Image my composite of Atlantic Ocean by Tentotwo CC BY-SA 3.0 |
*[UPDATE, Jan. 30, 2022:] On December 21, 2021, the Court of Appeal allowed service on U.S. defendants without ultimately resolving the GDPR territorial scope question. Read more from Paul Kavanaugh, Dylan Balbirnie, and Madeleine White at Dechert LLP.]
A High Court ruling in England limited the long-arm reach of European (now British) privacy law in a suite of tort claims against Forensic News, a California-based web enterprise doing "modern investigative journalism."
The complainant is a security consultant investigated by Forensic News and a witness in the U.S. Senate Intelligence Committee probe into Russian interference in the 2016 U.S. elections.
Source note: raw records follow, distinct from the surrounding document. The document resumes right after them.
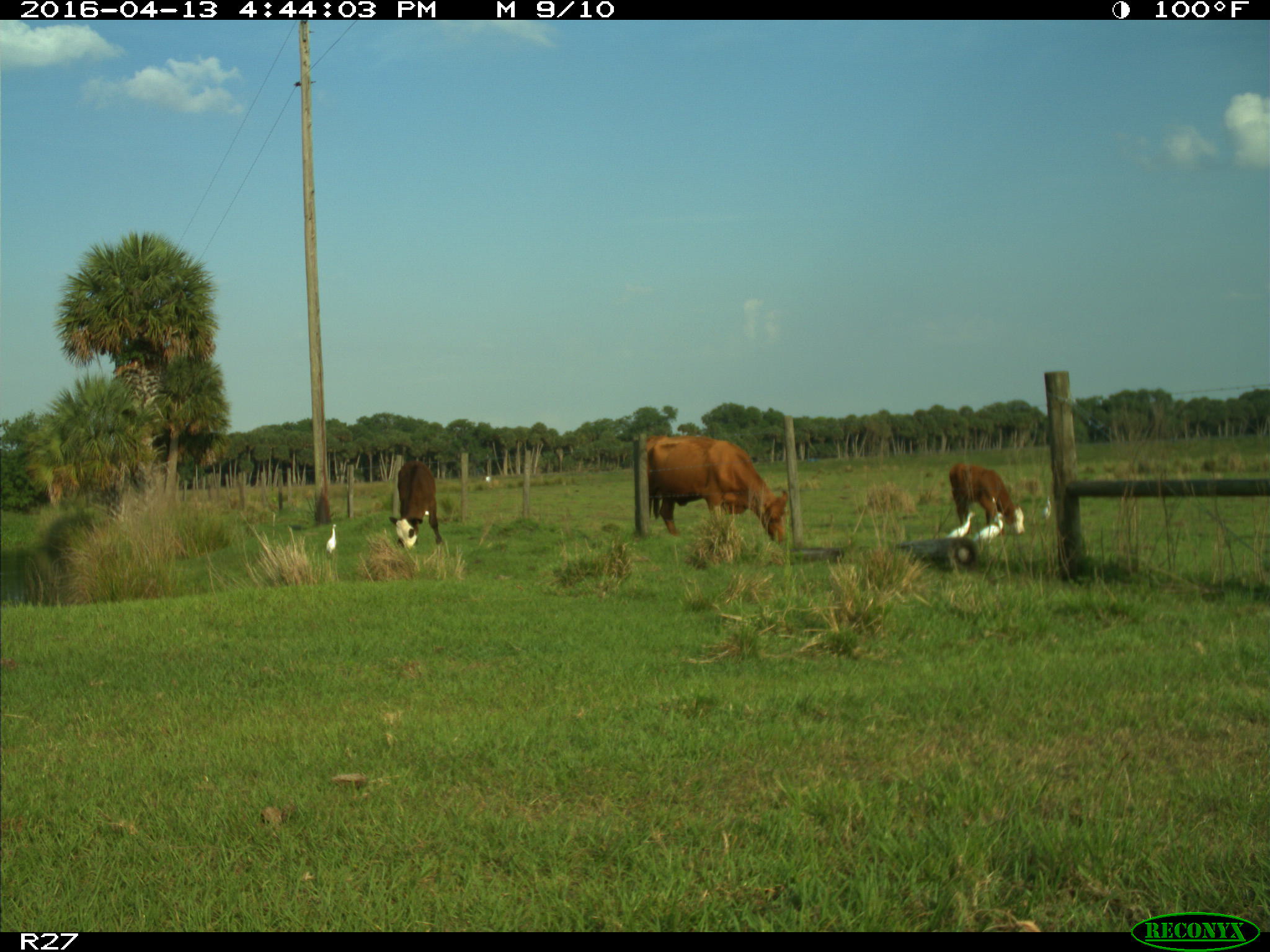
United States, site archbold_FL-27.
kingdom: Animalia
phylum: Chordata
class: Mammalia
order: Artiodactyla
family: Bovidae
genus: Bos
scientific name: Bos taurus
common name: domestic cow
Bos taurus (domestic cow).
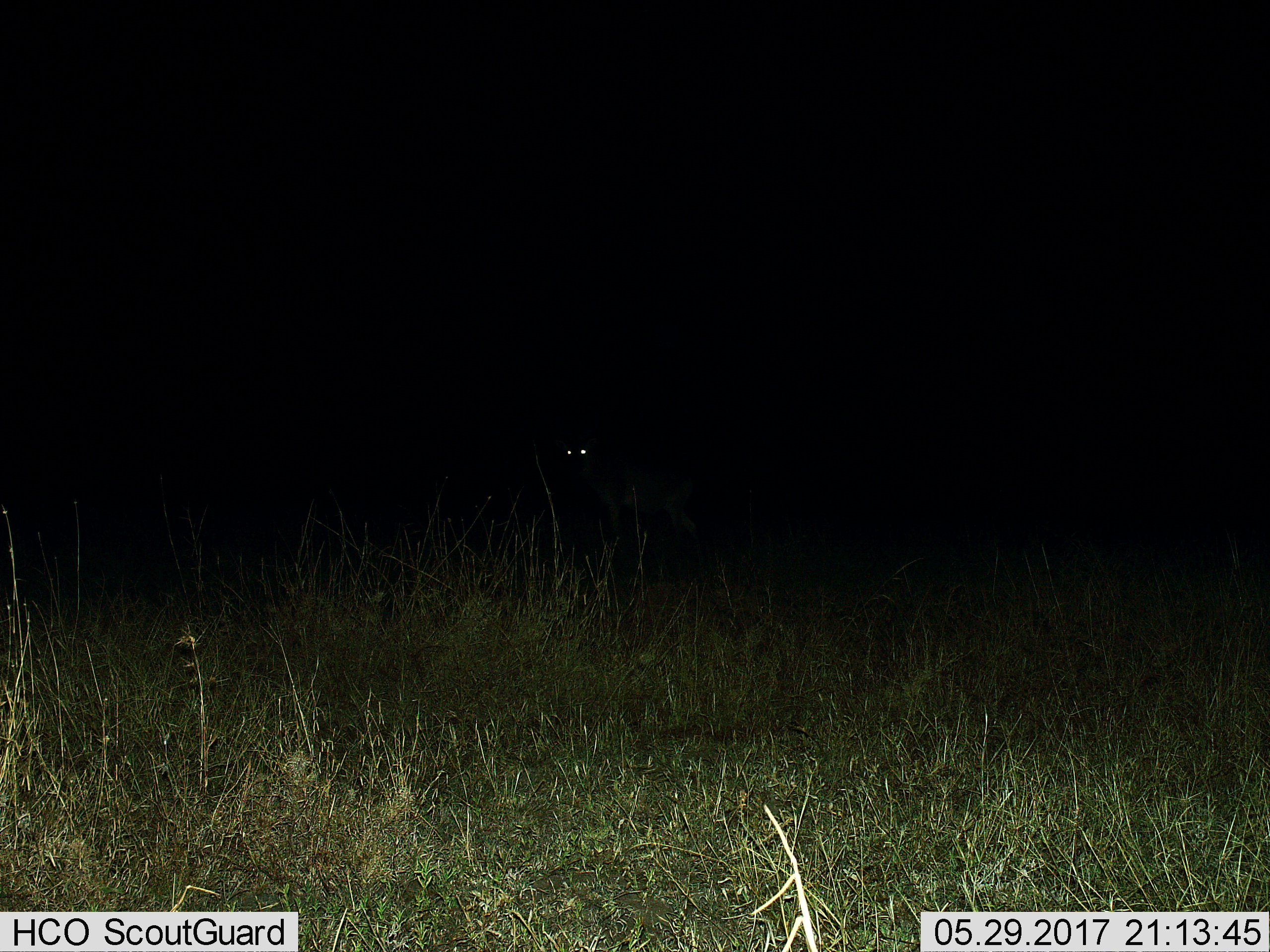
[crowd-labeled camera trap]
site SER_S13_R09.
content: unidentified animal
A British national, he accused Forensic News of "malicious falsehood, libel, harassment and misuse of private information," the latter based on violation of the British enactment of the European General Data Protection Regulation (GDPR).
The extraterritorial reach of the GDPR has been a hot topic lately in privacy law circles, as U.S. companies struggle to comply simultaneously with foreign and burgeoning state privacy laws, such as the California Consumer Privacy Act (CCPA).Forensic News has
no people or assets in the UK, but the complainant tried to ground GDPR
application in the news organization's website, which accepts donations in, and sells merch for, pounds and euros. No dice, said the court; it's journalism that links Forensic to the plaintiff and to the UK, not the mail-order side show.
The case is Soriano v. Forensic News LLC, [2021] EWHC 56 (QB) (Jan. 15, 2021). Haim Ravia, Dotan Hammer, and Adi Shoval at Pearl Cohen have commentary.